CRUTs are separately invested and pays a percentage of its principal, revalued annually, to you and/or other income beneficiaries you name for life or a term of years (up to a maximum of 20). You receive a charitable income tax deduction for a portion of the value of the assets you place in the trust. After the unitrust terminates, the balance or “remainder interest” goes to the Josh McDowell Ministry to be used as you designate.
You can use almost any asset to fund a unitrust, including cash, publicly traded stocks and bonds, closely held stock, partnership interests, and real estate. You can tailor your unitrust to meet many financial or estate planning goals. You can choose to receive income beginning immediately or you can structure the trust and its investments to defer most of your income to a future time.
If you are insurable, you can even use some of the income or tax savings produced by your plan to purchase a life insurance policy that replaces your gift and flows to your heirs outside of your estate. Josh McDowell Ministry can assist you and your advisors as you design the right unitrust to achieve your goals.
Starting Steps:
- Contact Josh McDowell Ministry Development Office to let us know of your intention or if you have any questions.

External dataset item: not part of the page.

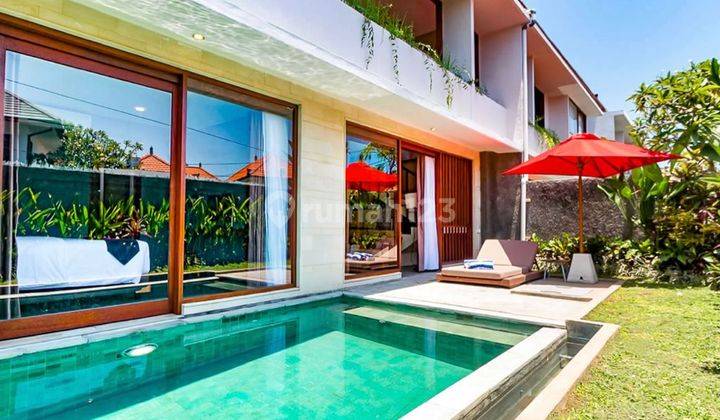 Freehold Sanur Villas Business At Sanur, Denpasar 2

- Transfer cash, securities, or other appreciated property into a trust. The required minimum for this type of gift is $100,000.
- The trust pays a percentage of the value of its principal, which is valued annually, to you or beneficiaries you name.

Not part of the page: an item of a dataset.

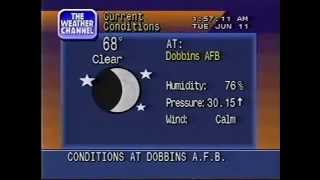 Local forecast (1991)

- You may use your real estate to fund a Charitable Remainder Unitrust (CRUT), which may be structured to provide lifetime income for you and/or others, or income for a term of years.
- When the trust terminates, the remainder passes to Josh McDowell Ministry to be used as you have directed.
- Receive income for life or a term of years in return for your gift.
- Receive an immediate income tax deduction for a portion of your contribution.
- Pay no up-front capital gains tax on appreciated assets you give.
- You can make additional gifts to the trust as your circumstances allow for additional income and tax benefits.
Additional Comments:
The recently enacted SECURE Act mandates that most beneficiaries of Retirement Plan Assets, other than a spouse, must withdraw all funds and pay taxes on them within a 10-year period. This can result in much larger taxes for beneficiaries and result in no further financial benefits after the 10-year period. Donors wanting to mitigate their annual taxes AND provide lifetime income benefits for heirs may want to consider leaving their Retirement Plan Assets to a charitable remainder trust. The beauty of this plan is the support it provides Josh McDowell Ministry.
FLIP Unitrust (Professional Retirement Unitrust)
A FLIP Unitrust defers income payments until a future date when the income switch “flips” on. Until that predetermined time, the trust pays net income only. If no net income is produced, the trust pays nothing. Once the “flip” event occurs, the trust converts or “flips” to a standard unitrust that pays a defined percentage of the fair market value of the assets to the beneficiaries beginning January 1 of the following year.
This flexible feature allows the trust to defer income payments until the sale of an illiquid asset, such as real estate, or to flip on a particular date set up at the time of the trust. If you set up a Professional Retirement Unitrust, the trust “flips” at your pre-determined retirement date, meaning that it then provides you with supplemental income in retirement starting January 1 of the following year. It is a great way to make a gift and supplement retirement at the same time.